My father, Rabbi Dr. Moshe Weiss, though not a survivor of the camps, lived in his formative years in Ushpizin (which later became Auschwitz) and returned to Poland several times after the war. He wrote an inspirational book describing his travels titled From Oswiecim to Auschwitz. Often, as a columnist for The Jewish Press, he would quote from his book when relating the history of Polish Jewry.
It was against this backdrop that members of my family toyed with the idea of arranging a trip to Poland accompanied by my father, who would narrate the history of his birthplace and share with us the great tragedy of Polish Jewry.
At first the trip was only a dream, but the more we spoke about it, the more determined we were to see it through, especially when my father said he would accompany us. On Saturday evening June 23, ten members of my family residing in Israel and the United States joined together to begin a trip that would become an experience of a lifetime.
The ten members of the group spanned four generations as children (me), grandchildren (my sons Yitzie, Ari, Akiva and Shimmy and my niece, Dena Levy), and great-granddaughter Ariella Levy converged on the city of Warsaw.
We were fortunate to have with us as guides my father, who presented his personal experiences from his youth, and my son-in-law, Rabbi Levi Cooper, who has led thousands of students through Poland and was able to convey to us the richness of pre-war Polish Jewry.
Before visiting a town, we would read from my father’s book and receive a beautiful background of the Jewish presence of that particular city before the war.
Warsaw before the war had 360,000 Jews with hundreds of shuls. My father writes: “Once a bustling, throbbing city, without its Jews Warsaw today seems gray and lifeless. Streams of people walk along the avenues, in and out of shops…. But where are the Jews?”
Today there is only one shul in Warsaw. There is no daily minyan. A community that was once the center of Jewish existence, utterly destroyed.

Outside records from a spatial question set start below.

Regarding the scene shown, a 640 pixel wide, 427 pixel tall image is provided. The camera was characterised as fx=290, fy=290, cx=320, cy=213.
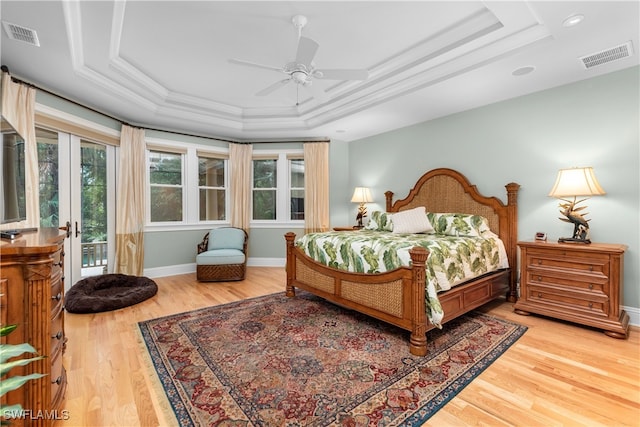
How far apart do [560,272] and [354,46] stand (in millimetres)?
2964

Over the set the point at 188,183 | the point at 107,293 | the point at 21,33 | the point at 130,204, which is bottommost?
the point at 107,293

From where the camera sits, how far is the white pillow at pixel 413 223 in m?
3.77

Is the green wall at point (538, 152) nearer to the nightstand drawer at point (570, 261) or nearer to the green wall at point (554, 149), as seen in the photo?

In Lublin we visited the site of Reb Meir Shapiro’s famous Yeshiva Chachmei Lublin. There are attempts being made to refurbish it and use it for various Jewish programs, but there are few Jews to be found. A once-thriving yeshiva, led by the man who introduced the Daf Yomi, now sits desolate.
In many of the cities we visited we witnessed the deteriorated condition of Jewish cemeteries, with head stones strewn in every direction and grass and weeds growing everywhere.

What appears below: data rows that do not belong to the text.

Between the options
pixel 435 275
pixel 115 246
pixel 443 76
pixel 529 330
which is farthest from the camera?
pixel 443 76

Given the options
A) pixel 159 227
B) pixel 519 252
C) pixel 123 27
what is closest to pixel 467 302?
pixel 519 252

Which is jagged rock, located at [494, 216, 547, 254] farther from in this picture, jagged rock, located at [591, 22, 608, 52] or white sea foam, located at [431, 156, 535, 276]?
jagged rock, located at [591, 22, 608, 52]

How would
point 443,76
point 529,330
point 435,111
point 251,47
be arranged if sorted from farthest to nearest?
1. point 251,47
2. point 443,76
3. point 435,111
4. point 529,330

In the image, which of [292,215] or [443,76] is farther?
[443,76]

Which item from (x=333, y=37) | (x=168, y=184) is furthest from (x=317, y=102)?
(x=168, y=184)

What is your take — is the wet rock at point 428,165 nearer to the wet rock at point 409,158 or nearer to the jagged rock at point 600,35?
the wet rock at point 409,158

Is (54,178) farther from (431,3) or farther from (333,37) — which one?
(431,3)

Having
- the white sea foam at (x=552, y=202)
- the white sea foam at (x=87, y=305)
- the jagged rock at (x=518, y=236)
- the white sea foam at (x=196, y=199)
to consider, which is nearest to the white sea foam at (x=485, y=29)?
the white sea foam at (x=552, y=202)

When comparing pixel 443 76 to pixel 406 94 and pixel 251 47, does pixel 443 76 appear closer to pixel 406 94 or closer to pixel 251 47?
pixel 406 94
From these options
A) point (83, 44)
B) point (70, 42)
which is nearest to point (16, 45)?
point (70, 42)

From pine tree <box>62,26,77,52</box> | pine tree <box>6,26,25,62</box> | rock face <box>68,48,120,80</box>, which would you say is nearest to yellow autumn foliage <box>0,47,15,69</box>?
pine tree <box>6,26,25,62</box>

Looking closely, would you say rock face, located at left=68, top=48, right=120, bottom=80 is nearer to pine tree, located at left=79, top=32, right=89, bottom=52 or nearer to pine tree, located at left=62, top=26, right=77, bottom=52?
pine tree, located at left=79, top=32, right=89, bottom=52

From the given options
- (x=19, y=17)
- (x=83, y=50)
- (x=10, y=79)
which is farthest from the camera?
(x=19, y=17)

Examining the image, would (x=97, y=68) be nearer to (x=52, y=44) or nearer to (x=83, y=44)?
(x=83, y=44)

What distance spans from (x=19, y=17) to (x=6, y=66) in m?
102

We visited many of the former concentration camps, and towns such as Bobov and Vielitchka. In Bobov, once the center of the Bobover chassidic movement, we went to the old shul there. As a young boy I often would hum the melodies of Bobov, and when our group sat at the table in that shul and began singing those beautiful songs, I closed my eyes and felt as though the rebbe and all his chassidim were singing with us.
Perhaps the most meaningful part of the trip was our visit to the city of Ushpizin, the town where my father grew up. He showed us his old street and the house he’d lived in. When he saw it, he gasped. Most of it was demolished. His eyes lit up as he showed us the park he played in as a youngster and tried to describe to us his beautiful town.
My father writes in his book:
It was in Oswiecim that I spent my youth. In those days, it was a town bursting with Jewish life and activities. I was six months old when my family moved to Oswiecim. This is where I grew up, studied at Cheder and at Yeshivot. This is where I became involved in the religious Zionist movement as a member of the Hashomer Hadati youth group. When I came to the United States in my mid teens with my parents, we left behind one of my brothers, and some of my sisters, many dear friends, neighbors, and relatives. The Jews of Oswiecim comprised a close-knit community, almost like a large family.